Bindiğim attan inerken nefes nefese kalmıştım, elimi başına atıp okşarken derin derin nefesler veriyordum. Karşımda duran atın tüyleri turuncu ve sarı arasında bir parlaklığa sahipti. O kadar güzeldi ki gördüğüm gibi ona binmek istemiştim. Yanıma gelen kişilerle onlara dönmüştüm.
"Bu kadarını beklemiyordum torunum..." diyerek hayretlerle bana bakan dedem ile gülmüştüm. Babam yanıma gelip kafama küçük bir öpücük bırakırken elinde olan suyu bana uzatmıştı.
"Çok iyiydin babacım ama nefes nefese kaldın, iç bunu." Sözleri sanki kalbime işliyormuş gibi gülümsedim. Babalar kızlarının ilk aşkı olur olayı her yaşta geçerli gibiydi.
Onları gerçekten sahiplenmiştim. İnsan olması gerektiği yere geldiğinde alışması uzun sürmüyordu. Öylece kalsan bile insanlar sana çoktan ev oluyordu. Molinari ailesi de öyleydi.
"Felice, çocuklar işten dönmüş rahat durmuyorlarmış bizde kalkalım artık." Diyen annem ile duraksamıştım. Abim olacak adamlardan 6-7 yaşında ki çocuklar gibi bahsediyorlardı. Bu durum kıkırdamamı sağlamıştı o sırada anneannemde koluma girmiş yürümeye başlamıştı.

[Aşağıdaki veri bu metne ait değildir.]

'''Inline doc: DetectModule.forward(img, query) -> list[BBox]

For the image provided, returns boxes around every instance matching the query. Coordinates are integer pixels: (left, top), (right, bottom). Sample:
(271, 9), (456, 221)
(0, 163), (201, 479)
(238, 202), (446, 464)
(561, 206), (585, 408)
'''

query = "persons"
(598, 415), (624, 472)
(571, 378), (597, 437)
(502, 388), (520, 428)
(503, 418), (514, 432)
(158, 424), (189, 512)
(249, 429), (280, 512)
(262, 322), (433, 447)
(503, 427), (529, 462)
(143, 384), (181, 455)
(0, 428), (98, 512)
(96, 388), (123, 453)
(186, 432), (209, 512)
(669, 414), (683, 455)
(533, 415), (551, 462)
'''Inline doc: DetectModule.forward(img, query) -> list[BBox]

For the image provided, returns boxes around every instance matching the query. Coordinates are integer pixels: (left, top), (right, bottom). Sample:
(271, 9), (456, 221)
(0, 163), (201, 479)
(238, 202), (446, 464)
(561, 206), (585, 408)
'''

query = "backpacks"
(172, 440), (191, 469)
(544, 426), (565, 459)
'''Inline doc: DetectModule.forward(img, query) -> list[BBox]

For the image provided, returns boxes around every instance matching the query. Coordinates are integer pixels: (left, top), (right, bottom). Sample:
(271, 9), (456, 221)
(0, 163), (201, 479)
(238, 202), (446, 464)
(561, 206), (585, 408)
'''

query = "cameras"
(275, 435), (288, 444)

"Abilerin ile aran iyi mi güzel kızım?" onu onaylayarak gülümsemiştim.
"Gayet iyi."
"Var mı aralarından daha iyi anlaşacağınızı düşündüğün, hepsi benim de oğlum sayılır ama ilk kimse abi diyeceğini bile merak ediyorum." Dedi gülerek bende ona karşılık verirken net bir şekilde konuşmuştum.

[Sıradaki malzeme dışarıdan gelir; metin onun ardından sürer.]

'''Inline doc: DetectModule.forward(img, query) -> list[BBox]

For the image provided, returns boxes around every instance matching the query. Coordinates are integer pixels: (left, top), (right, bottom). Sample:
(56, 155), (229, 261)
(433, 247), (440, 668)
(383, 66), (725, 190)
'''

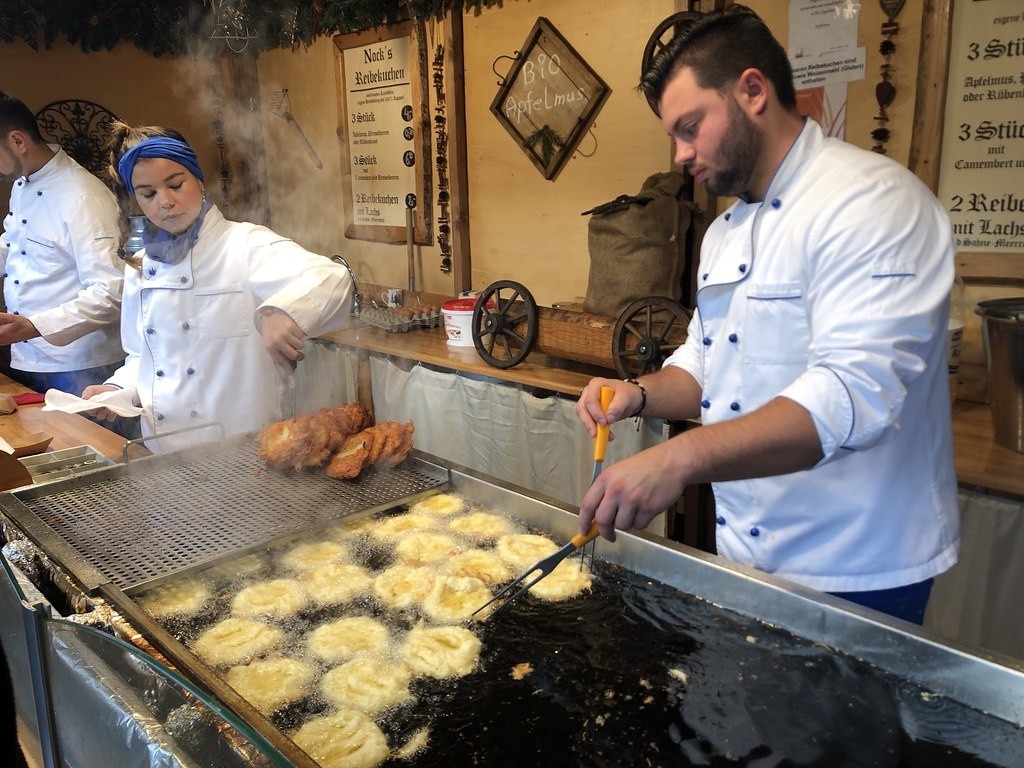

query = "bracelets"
(624, 378), (648, 418)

"Galiba Loris, onunla yakın hissettim kendimi ama ilk Luca abi diyeceğim." Dememle gözlerinde ki şaşkınlığı görmüştüm.
"Luca?" demesi de bu duruma şaşırdığını belli etmişti. Luca biraz daha eğlenceli bir yapıya sahipti diğerleri ona göre ciddi oldukları için daha olgun gözüküyorlardı. Ama onların aksine ben ilk hamlemi Luca'ya yapacaktım.
"Hım hım." Dememle babamın seslenmesiyle anneannem ve dedemle vedalaştım. Arabaya binmemle yorgunlukla kafamı koltuğa yasladım.
"Çok yoruldun değil mi?" diyen annem bana bakarken kafasını yana atıp tebessüm etmişti. Onu onaylarken telefonumu elime almıştım, onlarca bildirim vardı. Herkes bizi konuşuyor olmalıydı.
Yol boyu sessiz kalırken derin bir iç çekmiştim araba durduğunda kapımı açan kişinin kim olduğunu anlayamamıştım bile. Annem koluma girerken beraber eve yürümeye başlamıştık.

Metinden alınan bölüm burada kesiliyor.